Vaginal obstruction detected in the neonate or infant is typically immediately corrected. In patients presenting with hematometrocolpos at puberty, the obstruction should be corrected as promptly as possible to avoid endometriosis from reverse spillage of menstrual blood into the peritoneal cavity through the fallopian tubes. Hysterectomy is indicated in patients with vaginal agenesis with a rudimentary uterus and a functional endometrium and in patients with cervical atresia occurring as an isolated lesion or in association with vaginal agenesis (forms of Mayer-Rokitansky-Küster-Hauser syndrome).

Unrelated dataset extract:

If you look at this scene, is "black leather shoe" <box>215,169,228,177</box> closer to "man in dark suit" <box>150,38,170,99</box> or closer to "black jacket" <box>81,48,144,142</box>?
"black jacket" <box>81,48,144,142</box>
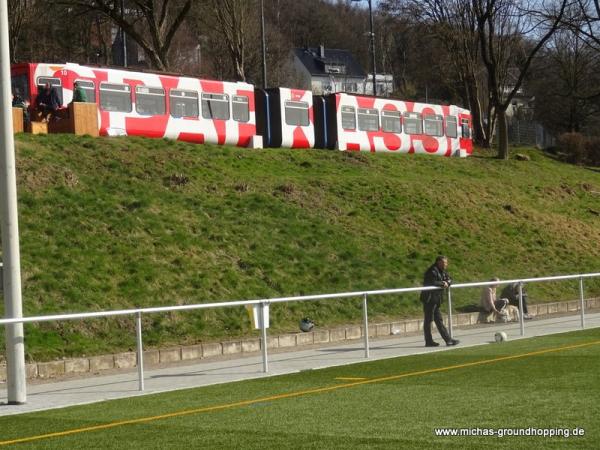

The differential diagnosis of interlabial masses is usually made on visual inspection based on the location and external appearance of the mass. Masses associated with the urethral orifice include prolapse of an ectopic ureterocele (identified as a small, reddened, doughnut-like mass with its central opening being the ureteral meatus itself) and cystic dilatation of an obstructed paraurethral (Skene) gland (presenting as a mass located on either side of a displaced urethral meatus). Masses associated with the vaginal introitus include prolapse of a vaginal cyst (a remnant of the wolffian or Müllerian duct systems or epithelial inclusions originating from elements of the urogenital sinus), an imperforate hymen ( e-Fig. 126.10 ), cystic dilatation of an obstructed Bartholin gland, and prolapse of a sarcoma botryoides (embryonal rhabdomyosarcoma) of the vagina.
A cystogram or vaginogram as well as ultrasound of the bladder and vagina may be necessary to further define the lesion. CT or MRI may help if continued anatomic questions remain. At times, only examination under anesthesia and surgical exploration are conclusive.